Stated exercise: Reproduce the whole listing below word for word, but leave the pictures out.

● ● ● ● ● ● ●

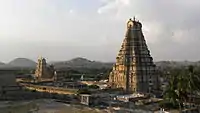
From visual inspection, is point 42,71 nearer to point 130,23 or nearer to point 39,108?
point 130,23

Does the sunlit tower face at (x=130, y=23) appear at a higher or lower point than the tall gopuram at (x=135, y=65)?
higher

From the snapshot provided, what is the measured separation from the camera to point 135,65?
5188 centimetres

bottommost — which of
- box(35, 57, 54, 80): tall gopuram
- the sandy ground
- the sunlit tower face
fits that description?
the sandy ground

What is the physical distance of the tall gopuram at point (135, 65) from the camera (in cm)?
5203

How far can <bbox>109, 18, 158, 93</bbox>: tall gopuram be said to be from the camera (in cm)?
5203

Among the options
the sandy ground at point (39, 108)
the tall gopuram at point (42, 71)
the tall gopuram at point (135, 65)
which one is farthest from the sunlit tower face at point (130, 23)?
the tall gopuram at point (42, 71)

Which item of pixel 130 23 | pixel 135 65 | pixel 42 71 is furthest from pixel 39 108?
pixel 42 71

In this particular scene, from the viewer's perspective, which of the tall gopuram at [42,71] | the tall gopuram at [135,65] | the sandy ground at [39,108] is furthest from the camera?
the tall gopuram at [42,71]

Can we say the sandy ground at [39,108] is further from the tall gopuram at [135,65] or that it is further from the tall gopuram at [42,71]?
the tall gopuram at [42,71]

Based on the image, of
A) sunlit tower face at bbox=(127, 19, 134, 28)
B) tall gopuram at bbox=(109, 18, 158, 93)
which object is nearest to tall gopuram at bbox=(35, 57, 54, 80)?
tall gopuram at bbox=(109, 18, 158, 93)

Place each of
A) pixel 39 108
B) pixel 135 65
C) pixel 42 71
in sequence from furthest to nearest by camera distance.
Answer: pixel 42 71
pixel 135 65
pixel 39 108

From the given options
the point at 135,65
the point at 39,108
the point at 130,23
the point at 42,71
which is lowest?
the point at 39,108

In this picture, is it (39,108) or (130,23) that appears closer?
(39,108)

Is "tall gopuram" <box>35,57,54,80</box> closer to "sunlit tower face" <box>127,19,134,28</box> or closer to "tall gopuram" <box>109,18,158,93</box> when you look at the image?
"tall gopuram" <box>109,18,158,93</box>
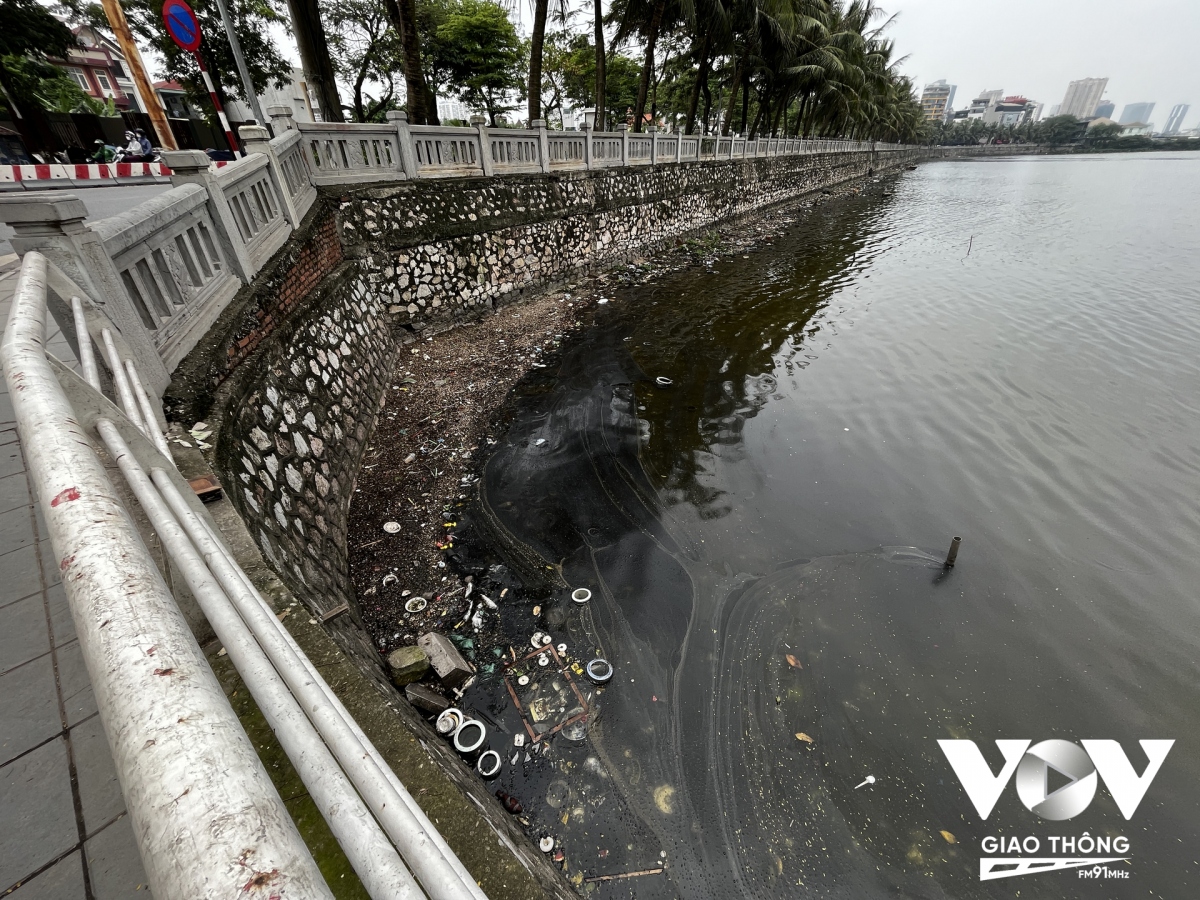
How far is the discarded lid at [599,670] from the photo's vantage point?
3.68m

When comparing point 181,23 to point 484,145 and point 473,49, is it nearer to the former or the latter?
point 484,145

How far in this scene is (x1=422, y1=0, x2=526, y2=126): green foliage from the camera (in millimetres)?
22953

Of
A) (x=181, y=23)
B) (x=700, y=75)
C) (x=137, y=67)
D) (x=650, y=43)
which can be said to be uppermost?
(x=650, y=43)

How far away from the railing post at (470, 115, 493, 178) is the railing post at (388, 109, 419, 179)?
1543mm

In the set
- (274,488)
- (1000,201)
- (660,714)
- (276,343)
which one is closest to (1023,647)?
(660,714)

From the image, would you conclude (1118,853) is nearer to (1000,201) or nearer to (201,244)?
(201,244)

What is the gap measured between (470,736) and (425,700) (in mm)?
392

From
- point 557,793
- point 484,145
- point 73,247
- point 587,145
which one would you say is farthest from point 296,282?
point 587,145

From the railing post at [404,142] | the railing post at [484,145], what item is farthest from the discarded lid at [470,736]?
the railing post at [484,145]

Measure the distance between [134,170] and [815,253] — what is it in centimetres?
2118

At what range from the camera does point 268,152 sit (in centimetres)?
555

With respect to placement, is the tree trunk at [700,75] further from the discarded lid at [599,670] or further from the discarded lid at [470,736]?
the discarded lid at [470,736]

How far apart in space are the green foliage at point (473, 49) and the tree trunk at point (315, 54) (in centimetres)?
1712

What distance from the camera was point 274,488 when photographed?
3.79 m
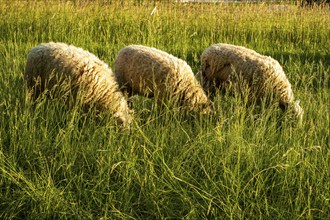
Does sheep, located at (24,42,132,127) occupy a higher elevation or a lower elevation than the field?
higher

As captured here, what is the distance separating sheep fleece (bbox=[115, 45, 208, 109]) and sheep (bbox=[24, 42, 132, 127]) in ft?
1.27

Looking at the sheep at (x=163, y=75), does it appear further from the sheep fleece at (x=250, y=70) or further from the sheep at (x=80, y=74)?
the sheep at (x=80, y=74)

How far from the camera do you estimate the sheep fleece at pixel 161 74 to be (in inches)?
196

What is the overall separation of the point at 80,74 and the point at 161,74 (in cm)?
87

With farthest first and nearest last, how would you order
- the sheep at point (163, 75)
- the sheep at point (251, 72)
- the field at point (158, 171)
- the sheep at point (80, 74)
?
the sheep at point (251, 72), the sheep at point (163, 75), the sheep at point (80, 74), the field at point (158, 171)

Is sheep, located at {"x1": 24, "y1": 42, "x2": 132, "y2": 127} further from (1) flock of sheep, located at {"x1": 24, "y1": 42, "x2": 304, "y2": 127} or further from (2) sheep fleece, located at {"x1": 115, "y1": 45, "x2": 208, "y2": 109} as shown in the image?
(2) sheep fleece, located at {"x1": 115, "y1": 45, "x2": 208, "y2": 109}

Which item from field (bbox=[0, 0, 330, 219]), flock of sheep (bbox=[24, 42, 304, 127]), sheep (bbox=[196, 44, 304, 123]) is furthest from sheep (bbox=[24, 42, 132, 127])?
sheep (bbox=[196, 44, 304, 123])

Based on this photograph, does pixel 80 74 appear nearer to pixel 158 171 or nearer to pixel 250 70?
pixel 158 171

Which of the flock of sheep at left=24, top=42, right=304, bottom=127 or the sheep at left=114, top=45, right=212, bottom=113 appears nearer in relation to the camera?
the flock of sheep at left=24, top=42, right=304, bottom=127

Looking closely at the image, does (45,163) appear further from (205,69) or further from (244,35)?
(244,35)

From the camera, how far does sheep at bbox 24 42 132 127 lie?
447cm

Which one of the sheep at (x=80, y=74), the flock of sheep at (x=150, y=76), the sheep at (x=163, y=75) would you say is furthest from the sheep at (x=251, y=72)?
the sheep at (x=80, y=74)

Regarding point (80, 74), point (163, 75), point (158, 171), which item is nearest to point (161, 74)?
point (163, 75)

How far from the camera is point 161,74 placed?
499cm
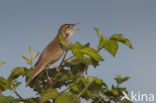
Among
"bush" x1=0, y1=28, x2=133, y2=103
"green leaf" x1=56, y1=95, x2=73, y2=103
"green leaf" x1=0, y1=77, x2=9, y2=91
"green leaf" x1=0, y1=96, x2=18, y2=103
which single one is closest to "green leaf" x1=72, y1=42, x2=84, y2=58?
"bush" x1=0, y1=28, x2=133, y2=103

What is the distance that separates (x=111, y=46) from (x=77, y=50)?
367 millimetres

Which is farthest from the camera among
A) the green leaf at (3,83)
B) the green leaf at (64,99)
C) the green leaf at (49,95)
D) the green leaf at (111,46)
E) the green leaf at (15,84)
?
the green leaf at (15,84)

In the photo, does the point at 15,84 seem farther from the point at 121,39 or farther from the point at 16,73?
the point at 121,39

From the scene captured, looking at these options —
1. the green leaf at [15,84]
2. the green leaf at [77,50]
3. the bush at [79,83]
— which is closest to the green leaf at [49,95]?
the bush at [79,83]

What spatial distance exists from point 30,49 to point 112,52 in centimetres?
132

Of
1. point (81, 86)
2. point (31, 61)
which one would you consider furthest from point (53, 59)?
point (81, 86)

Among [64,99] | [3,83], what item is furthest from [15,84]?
[64,99]

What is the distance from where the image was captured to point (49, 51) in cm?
400

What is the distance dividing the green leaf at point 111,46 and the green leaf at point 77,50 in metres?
0.29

● ● ● ● ● ● ●

In response:
From visual inspection, is point 42,71 nearer to point 130,23 or nearer to point 39,108?
point 130,23

Does the sunlit tower face at (x=130, y=23) appear at a higher or lower point than the tall gopuram at (x=135, y=65)?
higher

From the snapshot provided, what is the measured separation from the camera to point 135,65?
5188 centimetres

bottommost — which of
- box(35, 57, 54, 80): tall gopuram
- the sandy ground
- the sunlit tower face
fits that description?
the sandy ground

What is the physical distance of the tall gopuram at point (135, 65) from the camera (in cm)?
5203

How far can <bbox>109, 18, 158, 93</bbox>: tall gopuram be said to be from the camera (in cm)?
5203

Among the options
the sandy ground at point (39, 108)
the tall gopuram at point (42, 71)
the tall gopuram at point (135, 65)
which one is farthest from the sunlit tower face at point (130, 23)?
the tall gopuram at point (42, 71)

Which item of pixel 130 23 | pixel 135 65 | pixel 42 71 is furthest from pixel 39 108?
pixel 42 71

In this particular scene, from the viewer's perspective, which of the tall gopuram at [42,71] | the tall gopuram at [135,65] | the sandy ground at [39,108] is furthest from the camera?
the tall gopuram at [42,71]

Can we say the sandy ground at [39,108] is further from the tall gopuram at [135,65] or that it is further from the tall gopuram at [42,71]?
the tall gopuram at [42,71]

Based on the image, of
A) sunlit tower face at bbox=(127, 19, 134, 28)
B) tall gopuram at bbox=(109, 18, 158, 93)
which object is nearest to tall gopuram at bbox=(35, 57, 54, 80)?
tall gopuram at bbox=(109, 18, 158, 93)

Place each of
A) pixel 39 108
B) pixel 135 65
C) pixel 42 71
in sequence from furthest to nearest by camera distance.
Answer: pixel 42 71
pixel 135 65
pixel 39 108

From the given options
the point at 135,65
the point at 39,108
the point at 130,23
the point at 42,71
which is lowest?
the point at 39,108

In this picture, is it (39,108) or (130,23) that appears closer?
(39,108)

Is "tall gopuram" <box>35,57,54,80</box> closer to "sunlit tower face" <box>127,19,134,28</box> or closer to "tall gopuram" <box>109,18,158,93</box> when you look at the image?
"tall gopuram" <box>109,18,158,93</box>
How far is the discarded lid at [599,670] from the photo's vantage point?
3.68m

When comparing point 181,23 to point 484,145 and point 473,49, is it nearer to the former or the latter?
point 484,145

How far in this scene is (x1=422, y1=0, x2=526, y2=126): green foliage from the camera (in millimetres)?
22953

Of
A) (x=181, y=23)
B) (x=700, y=75)
C) (x=137, y=67)
D) (x=650, y=43)
which can be said to be uppermost?
(x=650, y=43)

How far away from the railing post at (470, 115, 493, 178) is the railing post at (388, 109, 419, 179)?
1543mm

In the set
- (274,488)
- (1000,201)
- (660,714)
- (276,343)
which one is closest to (1023,647)?
(660,714)

From the image, would you conclude (1118,853) is nearer to (1000,201) or nearer to (201,244)?
(201,244)

What is the gap measured between (470,736) and (425,700) (in mm)?
392

From
- point 557,793
- point 484,145
- point 73,247
- point 587,145
which one would you say is farthest from point 296,282?
point 587,145

From the railing post at [404,142] | the railing post at [484,145], what item is farthest from the discarded lid at [470,736]?
the railing post at [484,145]

Measure the distance between [134,170] and [815,253] — what is it in centimetres?
2118

At what range from the camera does point 268,152 sit (in centimetres)?
555

With respect to placement, is the tree trunk at [700,75] further from the discarded lid at [599,670] or further from the discarded lid at [470,736]?
the discarded lid at [470,736]

How far apart in space are the green foliage at point (473, 49) and the tree trunk at point (315, 54) (in centimetres)?
1712

What distance from the camera was point 274,488 when photographed?
3.79 m
Does sheep, located at (24,42,132,127) occupy a higher elevation or a lower elevation than the field?
higher

As captured here, what is the distance separating sheep fleece (bbox=[115, 45, 208, 109]) and sheep (bbox=[24, 42, 132, 127]) in ft?
1.27

Looking at the sheep at (x=163, y=75), does it appear further from the sheep fleece at (x=250, y=70) or further from the sheep at (x=80, y=74)?
the sheep at (x=80, y=74)

How far from the camera do you estimate the sheep fleece at pixel 161 74 to be (in inches)?
196

What is the overall separation of the point at 80,74 and the point at 161,74 (in cm)?
87

With farthest first and nearest last, how would you order
- the sheep at point (163, 75)
- the sheep at point (251, 72)
- the field at point (158, 171)
- the sheep at point (80, 74)
?
the sheep at point (251, 72), the sheep at point (163, 75), the sheep at point (80, 74), the field at point (158, 171)

Is sheep, located at {"x1": 24, "y1": 42, "x2": 132, "y2": 127} further from (1) flock of sheep, located at {"x1": 24, "y1": 42, "x2": 304, "y2": 127} or further from (2) sheep fleece, located at {"x1": 115, "y1": 45, "x2": 208, "y2": 109} as shown in the image?
(2) sheep fleece, located at {"x1": 115, "y1": 45, "x2": 208, "y2": 109}

Which item from field (bbox=[0, 0, 330, 219]), flock of sheep (bbox=[24, 42, 304, 127]), sheep (bbox=[196, 44, 304, 123]) is furthest from sheep (bbox=[24, 42, 132, 127])?
sheep (bbox=[196, 44, 304, 123])

Based on this photograph, does pixel 80 74 appear nearer to pixel 158 171 or nearer to pixel 250 70?
pixel 158 171

Which of the flock of sheep at left=24, top=42, right=304, bottom=127 or the sheep at left=114, top=45, right=212, bottom=113 appears nearer in relation to the camera?
the flock of sheep at left=24, top=42, right=304, bottom=127

Looking closely at the image, does (45,163) appear further from (205,69) or further from (244,35)?
(244,35)

From the camera, how far does sheep at bbox 24 42 132 127 lie?
447cm

Which one of the sheep at (x=80, y=74), the flock of sheep at (x=150, y=76), the sheep at (x=163, y=75) would you say is furthest from the sheep at (x=251, y=72)?
the sheep at (x=80, y=74)

Regarding point (80, 74), point (163, 75), point (158, 171), which item is nearest to point (161, 74)?
point (163, 75)

How far from the camera is point 161,74 placed?
499cm
Among
"bush" x1=0, y1=28, x2=133, y2=103
"green leaf" x1=56, y1=95, x2=73, y2=103
"green leaf" x1=0, y1=77, x2=9, y2=91
"green leaf" x1=0, y1=96, x2=18, y2=103
which single one is closest to "green leaf" x1=72, y1=42, x2=84, y2=58?
"bush" x1=0, y1=28, x2=133, y2=103

What is the distance that separates (x=111, y=46) from (x=77, y=50)?
367 millimetres

Which is farthest from the camera among
A) the green leaf at (3,83)
B) the green leaf at (64,99)
C) the green leaf at (49,95)
D) the green leaf at (111,46)
E) the green leaf at (15,84)
?
the green leaf at (15,84)

In the photo, does the point at 15,84 seem farther from the point at 121,39 or farther from the point at 16,73?
the point at 121,39

From the scene captured, looking at these options —
1. the green leaf at [15,84]
2. the green leaf at [77,50]
3. the bush at [79,83]
— which is closest to the green leaf at [49,95]?
the bush at [79,83]

What spatial distance exists from point 30,49 to point 112,52 in centimetres?
132

Of
1. point (81, 86)
2. point (31, 61)
which one would you consider furthest from point (53, 59)?
point (81, 86)

Among [64,99] | [3,83], what item is furthest from [15,84]?
[64,99]

What is the distance from where the image was captured to point (49, 51) in cm?
400

What is the distance dividing the green leaf at point 111,46 and the green leaf at point 77,50 in metres?
0.29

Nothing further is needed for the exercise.